- TUGAS 1
Tolong cetak ulang baris data berikut apa adanya, dari baris yang memuat "Here in this snapshot, across the options" sampai dengan baris yang memuat "20.0 metres".

- KUTIPAN BACAAN

__________

Jumat (14-3-2025): Berdamailan dengan Tuhan, Orang Lain dan Hati Sendiri! (Matius 5: 20-26)

“Maka Aku berkata kepadamu: Jika hidup keagamaanmu tidak lebih benar dari pada hidup keagamaan ahli-ahli Taurat dan orang-orang Farisi, sesungguhnya kamu tidak akan masuk ke dalam Kerajaan Sorga.

Kamu telah mendengar yang difirmankan kepada nenek moyang kita: Jangan membunuh; siapa yang membunuh harus dihukum.  Tetapi Aku berkata kepadamu: Setiap orang yang marah  terhadap saudaranya harus dihukum;   siapa yang berkata kepada saudaranya: Kafir! harus dihadapkan ke Mahkamah Agama  dan siapa yang berkata: Jahil! harus diserahkan ke dalam neraka yang menyala-nyala. 

Sebab itu, jika engkau mempersembahkan persembahanmu di atas mezbah dan engkau teringat akan sesuatu yang ada dalam hati saudaramu terhadap engkau,  tinggalkanlah persembahanmu di depan mezbah itu dan pergilah berdamai dahulu dengan saudaramu, lalu kembali untuk mempersembahkan persembahanmu itu.  Segeralah berdamai dengan lawanmu selama engkau bersama-sama dengan dia di tengah jalan, supaya lawanmu itu jangan menyerahkan engkau kepada hakim dan hakim itu menyerahkan engkau kepada pembantunya dan engkau dilemparkan ke dalam penjara. 

Aku berkata kepadamu: Sesungguhnya engkau tidak akan keluar dari sana, sebelum engkau membayar hutangmu sampai lunas.” (Matius 5: 20-26).

Oleh: Romo John Tanggul, Paroki Wangkung, Keuskupan Ruteng.

SATU ciri khas Retret Agung/Masa Prapaskah adalah membina sikap tobat. Bertobat, kembali ke jalan yang baik dan benar (metanoia). Bertobat berarti “seorang anak”  mendekati Bapanya dan mendekatkan diri kepada Bapanya, berdamai dan bersukacita dengan Bapanya. Kalau sudah mendekati bahkan bersatu dengan Bapanya,   seorang anak akan hidup damai, hidup tenang, aman penuh sukacita.

Hidup damai (tenang,  tenteram,  bahagia, gembira,  aman)  adalah  dambaan, kerinduan, harapan setiap orang (termasuk kita). Kedamaian hidup yang dirindukan itu, sumbernya ada dalam hatinya, tidak berada di luar hati, diri dan hidup setiap orang. Apakah kita menyadari hal ini?  Mungkin saja kita mencari damai dan kedamaian di luar diri, di luar hati sendiri. Bahkan mencari sedemikian rupa lewat cara-cara negative dan merusak diri. Sangat disayangkan kalau yang terjadi seperti itu.

__________

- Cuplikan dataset

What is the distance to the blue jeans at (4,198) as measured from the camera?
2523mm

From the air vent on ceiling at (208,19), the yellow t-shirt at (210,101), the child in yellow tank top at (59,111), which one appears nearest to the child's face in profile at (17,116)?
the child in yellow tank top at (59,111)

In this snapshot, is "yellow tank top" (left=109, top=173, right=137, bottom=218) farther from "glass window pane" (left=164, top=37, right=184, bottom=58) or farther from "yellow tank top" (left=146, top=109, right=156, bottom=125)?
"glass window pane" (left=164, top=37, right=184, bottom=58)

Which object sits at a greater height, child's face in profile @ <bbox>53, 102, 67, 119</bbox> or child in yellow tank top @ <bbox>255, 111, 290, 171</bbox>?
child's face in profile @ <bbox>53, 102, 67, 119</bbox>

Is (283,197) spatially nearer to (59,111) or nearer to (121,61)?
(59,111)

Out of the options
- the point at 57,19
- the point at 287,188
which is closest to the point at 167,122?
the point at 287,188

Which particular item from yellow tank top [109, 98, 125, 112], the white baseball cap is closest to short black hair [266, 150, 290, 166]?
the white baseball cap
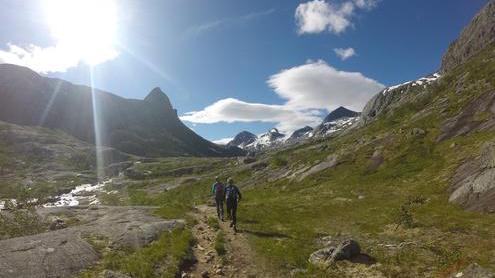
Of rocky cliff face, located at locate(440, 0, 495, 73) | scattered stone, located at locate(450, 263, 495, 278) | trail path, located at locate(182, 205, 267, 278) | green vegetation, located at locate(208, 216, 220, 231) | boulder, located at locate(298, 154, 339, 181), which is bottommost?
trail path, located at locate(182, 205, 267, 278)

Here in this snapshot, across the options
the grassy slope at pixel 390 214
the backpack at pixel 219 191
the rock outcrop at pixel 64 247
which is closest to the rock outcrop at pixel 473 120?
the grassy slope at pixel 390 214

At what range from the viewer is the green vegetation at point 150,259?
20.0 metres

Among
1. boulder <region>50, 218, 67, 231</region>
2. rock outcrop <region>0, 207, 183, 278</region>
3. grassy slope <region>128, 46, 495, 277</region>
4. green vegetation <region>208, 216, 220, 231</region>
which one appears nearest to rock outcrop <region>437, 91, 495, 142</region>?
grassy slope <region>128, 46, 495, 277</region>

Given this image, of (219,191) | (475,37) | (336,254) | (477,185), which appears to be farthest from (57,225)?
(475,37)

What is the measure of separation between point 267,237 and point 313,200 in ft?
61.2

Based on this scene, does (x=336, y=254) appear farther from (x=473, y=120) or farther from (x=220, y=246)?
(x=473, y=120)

__________

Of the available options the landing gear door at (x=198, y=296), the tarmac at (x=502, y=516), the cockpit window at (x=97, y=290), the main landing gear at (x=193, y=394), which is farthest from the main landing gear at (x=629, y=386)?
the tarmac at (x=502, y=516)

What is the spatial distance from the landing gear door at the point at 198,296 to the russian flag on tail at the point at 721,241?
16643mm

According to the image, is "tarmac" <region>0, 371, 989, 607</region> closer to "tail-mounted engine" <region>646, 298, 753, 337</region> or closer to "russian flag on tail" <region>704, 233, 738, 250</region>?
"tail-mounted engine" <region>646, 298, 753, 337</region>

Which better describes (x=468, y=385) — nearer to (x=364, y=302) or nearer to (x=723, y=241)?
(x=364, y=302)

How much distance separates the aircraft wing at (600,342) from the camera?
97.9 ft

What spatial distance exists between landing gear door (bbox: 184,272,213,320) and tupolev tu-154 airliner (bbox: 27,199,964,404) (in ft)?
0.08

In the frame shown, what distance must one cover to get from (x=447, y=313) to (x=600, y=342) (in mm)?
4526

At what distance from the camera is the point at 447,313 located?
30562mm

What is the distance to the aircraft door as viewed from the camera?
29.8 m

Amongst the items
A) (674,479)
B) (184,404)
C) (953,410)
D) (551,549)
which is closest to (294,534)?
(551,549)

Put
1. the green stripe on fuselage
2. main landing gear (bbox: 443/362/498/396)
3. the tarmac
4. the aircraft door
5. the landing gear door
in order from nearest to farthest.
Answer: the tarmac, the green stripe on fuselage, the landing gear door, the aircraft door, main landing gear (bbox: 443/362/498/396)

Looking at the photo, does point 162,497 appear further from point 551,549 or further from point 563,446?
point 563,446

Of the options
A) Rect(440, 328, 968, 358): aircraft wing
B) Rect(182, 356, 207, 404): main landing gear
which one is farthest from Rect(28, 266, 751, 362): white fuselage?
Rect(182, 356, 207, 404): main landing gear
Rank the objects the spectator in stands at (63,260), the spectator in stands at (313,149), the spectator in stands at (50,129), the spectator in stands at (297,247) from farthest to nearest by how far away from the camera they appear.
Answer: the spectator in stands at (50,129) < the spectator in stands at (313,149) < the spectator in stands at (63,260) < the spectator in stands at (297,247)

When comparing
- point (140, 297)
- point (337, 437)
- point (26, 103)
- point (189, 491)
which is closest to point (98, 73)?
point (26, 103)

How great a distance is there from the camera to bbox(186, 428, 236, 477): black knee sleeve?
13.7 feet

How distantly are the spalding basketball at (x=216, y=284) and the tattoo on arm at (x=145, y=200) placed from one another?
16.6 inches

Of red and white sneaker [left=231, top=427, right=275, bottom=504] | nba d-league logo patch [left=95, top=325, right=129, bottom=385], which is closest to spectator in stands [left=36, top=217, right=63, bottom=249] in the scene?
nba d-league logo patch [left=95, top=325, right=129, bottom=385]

__________

- TUGAS 2
Ubah paragraf renungan yang diawali "SATU ciri khas Retret Agung" menjadi daftar poin singkat tanpa menghilangkan fakta utamanya.

- PENYELESAIAN 1
Here in this snapshot, across the options
the grassy slope at pixel 390 214
the backpack at pixel 219 191
the rock outcrop at pixel 64 247
which is closest to the rock outcrop at pixel 473 120?
the grassy slope at pixel 390 214

At what range from the viewer is the green vegetation at point 150,259?
20.0 metres

- PENYELESAIAN 2
- Salah satu ciri khas Retret Agung/Masa Prapaskah adalah membina sikap tobat.
- Bertobat (metanoia) berarti kembali ke jalan yang baik dan benar.
- Bertobat juga berarti "seorang anak" mendekati dan mendekatkan diri kepada Bapanya, lalu berdamai dan bersukacita dengan Bapanya.
- Anak yang sudah dekat, bahkan bersatu dengan Bapanya, akan hidup damai, tenang, aman, dan penuh sukacita.